Place pot over medium heat, combine blueberry mixture, vanilla bean, cinnamon and lemon zest; simmer for 15 minutes stirring often with a rubber spatula. In a small bowl, combine cornstarch and lemon juice with a fork until smooth. Add the slurry to the blueberry mixture. Watch carefully as you bring the filling to a boil, stir constantly to prevent scorching. Once bubbling, reduce heat to low and simmer until slightly thickened, about 2 to 3 minutes more. Remove from heat, discard vanilla beans and let cool completely. The filling can be made in advance and refrigerated after cooled up to 2 days. To speed up the cooling process, transfer to a rimmed sheet pan spreading out the filling, set pan over a wire rack.
Preheat oven 400°F with rack in middle.
Place pie pan on rimmed half sheet pan. Spoon fully cooled blueberry filling into the prepared pie shell. Place chilled leaves all over the filling overlapping randomly. Bake 15 minutes at 400°F, reduce temperature to 375°F; bake until golden brown and bubbling. About 45 minutes more. If the crust is browning too quickly, cover it loosely with foil. Transfer pie to wire rack, cool completely, about 4 to 5 hours.

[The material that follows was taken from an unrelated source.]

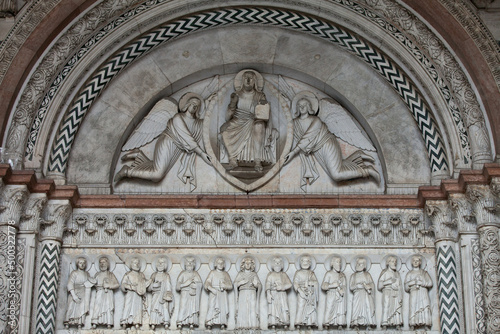  Lucca - detail from St Martin's Cathedral facade, Tuscany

Make the salted whipped cream:
Chill bowl of stand mixer, optional. Pour heavy cream into bowl of stand mixer fitted with whisk attachment. Whip heavy cream until soft peaks. Add sour cream and whip for 1 minute more. Make whipped cream before serving or up to 1 hour in advance Served slices of pie with a dollop whipped cream, add a pinch of Jacobsen Salt Co. Pure Kosher Sea Salt.